[SELECTION]
== == ==

16. The property of a society Under Section 5 of the SR Act, if not vested in trustees, then only shall vest for the time being with the governing body of such society. The properties of FDCB vested in a public trust, being No. E-643/Bharuch. It was also recognised by this Court in Church of North India v. Lavajibhai Ratanjibhai wherein it was observed thus: (SCC p. 783, para 60)

60. We are not oblivious of the fact that the resolution adopted in the meeting held on 17-2-1970 allegedly fulfilled all the requirements for such resolution as provided in the Societies Registration Act but it is now beyond any controversy that the society having not owned any property, their transfer in favour of a new society was impermissible in law. In terms of Section 5 of the Societies Registration Act, all properties would vest in the trustees and only in case in the absence of vesting of such properties in the trustees would the same be deemed to have been vested for the time being in the governing body of such property. In this case, it is clear that the properties have vested in the trustees and not in the governing body of the society.

== == ==

[DATA]
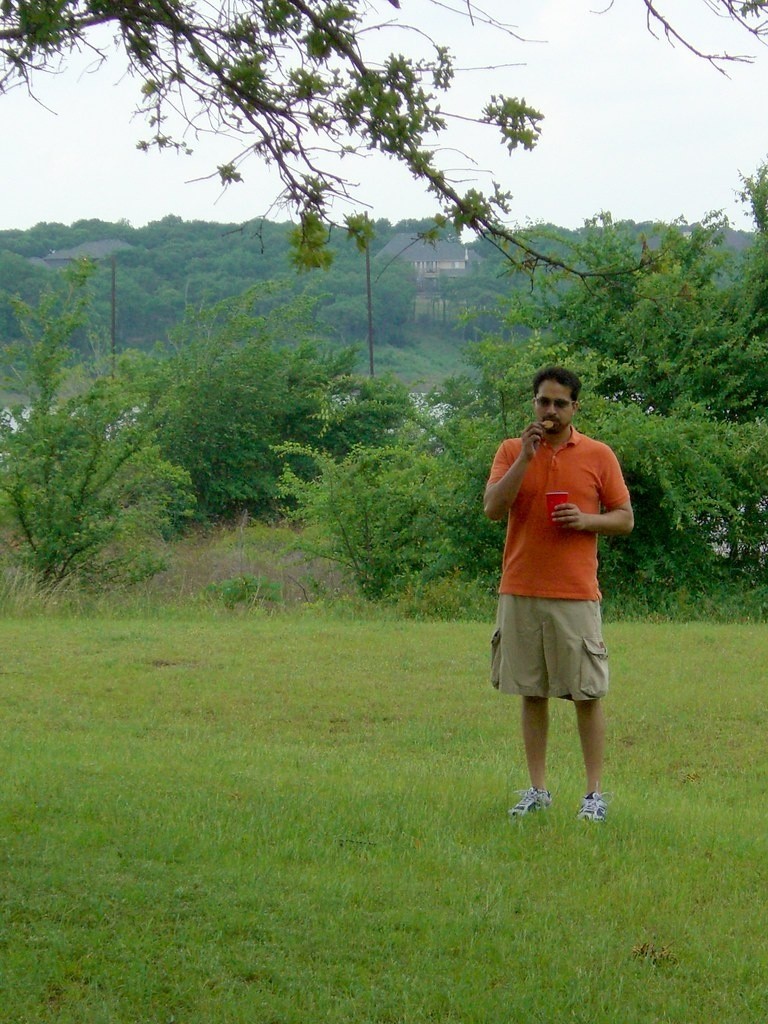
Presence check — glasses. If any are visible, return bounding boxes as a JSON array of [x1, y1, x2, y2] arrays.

== == ==

[SET TASK 1]
Answer these questions from the passage on society property:
(a) Which section of the SR Act does the passage cite on the vesting of a society's property?
(b) In which public trust, by number, did the properties of FDCB vest?
(c) On what date was the meeting held at which the resolution was adopted?
[SET TASK 2] Pick up the passage on society property after its final sentence and continue it in the same formal register.

[RESPONSE 1]
(a) Section 5.
(b) Public trust No. E-643/Bharuch.
(c) 17-2-1970.

[RESPONSE 2]
20. Therefore, we are of the opinion that the claim of the Appellants that following unification of FDCB with CNI after the purported resolution resulted in the dissolution of FDCB making CNI its legal successor and controller of its properties, does not hold good and cannot be accepted. The High Court has rightly observed that:

... The trust which has been created as public trust for a specific object and the charitable or the religious nature or for the bona fide of the society or any such institution managed by such trusts for charitable and religious purpose shall continue to exist in perpetuity and it would not cease to exist by any such process of thinking or deliberation or the resolution, which does not have any force of law.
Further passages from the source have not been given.